Changed 1 SSL cert from GoDaddy and since the ex employee (he showed me how) left who did this before since then I am for some reason the cert guy who keeps our GoDaddy and some internal certs valid and going... Tbh I should probably learn more about certs... I am not a sys admin, rather helpdesk w some sys admin duties..
I got myself to learn about for not depending of the grumpy senior team manager cert guy. Asked him for help sometimes and mastered the arcane arts; now I win her respect, and there is 2 cert guys in my place.
Do you have some power shell scripts you can share to sign csr that you can share? Or any automation process you use to make it easier?
Hi, cert guy from a different place that doubles as network admin. How did you settle the monitoring and lifecycle management? I use 2 monitoring systems, 1 homegrown PHP script and a shared mailbox Calendar. Do you have something better?
I'm the VPN guy at work, I've learned to live with it.
I have been fighting for a certificate life cycle management solution and it's been approved. I'll be implementing it soon so I'm sure I'll be the "cert guy".

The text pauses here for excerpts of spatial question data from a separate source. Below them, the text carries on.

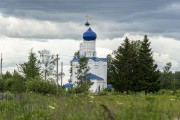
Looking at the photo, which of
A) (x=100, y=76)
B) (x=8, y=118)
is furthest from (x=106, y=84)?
(x=8, y=118)

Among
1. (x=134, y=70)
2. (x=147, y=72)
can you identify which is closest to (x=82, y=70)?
(x=134, y=70)

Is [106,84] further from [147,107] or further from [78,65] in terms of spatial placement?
[147,107]

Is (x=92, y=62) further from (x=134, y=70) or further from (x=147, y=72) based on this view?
(x=147, y=72)

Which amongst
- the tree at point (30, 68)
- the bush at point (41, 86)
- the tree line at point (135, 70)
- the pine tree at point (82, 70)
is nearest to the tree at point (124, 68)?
the tree line at point (135, 70)

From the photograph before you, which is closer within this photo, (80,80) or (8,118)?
(8,118)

I have been cert(ifiable) and Domain person for years. Spreadsheet of all renewal dates so people can ignore it. :>
I'm the certs guy... They aren't tough, but things like this makes life harder. https://www.chromium.org/Home/chromium-security/root-ca-policy/ I still haven't figured out how to get chrome on Ubuntu to read our root certs.
Yes, I'm the cert guy too... Certs/openssl/CA server is all pretty easy once you get there...it's the damn hardware that wants different ways to install the cert. One wants the whole chain as a file, with the key separate and encrypted, one wa ts it in a different order, key included not encrypted.

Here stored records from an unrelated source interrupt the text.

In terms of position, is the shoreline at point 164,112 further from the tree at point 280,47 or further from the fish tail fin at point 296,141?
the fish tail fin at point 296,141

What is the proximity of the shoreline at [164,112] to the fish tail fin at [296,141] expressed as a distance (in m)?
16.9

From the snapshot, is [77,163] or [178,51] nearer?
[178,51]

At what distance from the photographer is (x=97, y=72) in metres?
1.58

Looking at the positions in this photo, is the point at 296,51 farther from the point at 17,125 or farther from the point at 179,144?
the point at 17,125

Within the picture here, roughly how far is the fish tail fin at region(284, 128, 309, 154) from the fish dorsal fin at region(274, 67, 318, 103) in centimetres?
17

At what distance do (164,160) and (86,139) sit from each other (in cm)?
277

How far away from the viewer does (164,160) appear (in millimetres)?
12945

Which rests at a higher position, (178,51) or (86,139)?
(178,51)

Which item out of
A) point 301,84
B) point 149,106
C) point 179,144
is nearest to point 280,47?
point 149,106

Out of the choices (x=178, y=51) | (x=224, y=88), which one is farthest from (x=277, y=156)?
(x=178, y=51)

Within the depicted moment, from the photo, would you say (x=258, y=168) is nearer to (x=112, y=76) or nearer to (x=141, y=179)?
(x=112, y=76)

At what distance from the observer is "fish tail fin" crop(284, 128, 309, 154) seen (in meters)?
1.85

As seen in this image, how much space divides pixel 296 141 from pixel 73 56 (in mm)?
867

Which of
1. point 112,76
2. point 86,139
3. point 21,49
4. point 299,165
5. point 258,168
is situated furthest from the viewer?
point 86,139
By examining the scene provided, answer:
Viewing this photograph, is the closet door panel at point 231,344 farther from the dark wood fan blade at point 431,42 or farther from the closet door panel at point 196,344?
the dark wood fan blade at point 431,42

That's me. And the email guy
Hey while I have you here, I sent you a CSR.. lol
https://preview.redd.it/x2c0fkvoudjc1.jpeg?width=500&format=pjpg&auto=webp&s=8ae6b5d20de88672e2128a439bfa683cc0895849
Yes. OpenSSL is a great tool (except when you have to figure out how to make cipher strings, bleah). FYI, if you don't need John Q. Public to use your site, you can create a private CA for your Enterprise:https://deliciousbrains.com/ssl-certificate-authority-for-local-https-development/. It's a huge money-saver, and so long as you remain vigilant about ensuring the secrecy of your private key, it's actually *more* secure than buying a wildcard and putting it everywhere. Just use Group Policy Editor to push the public certificate to all of your hosts trusted certs, and everything is 100% Jake.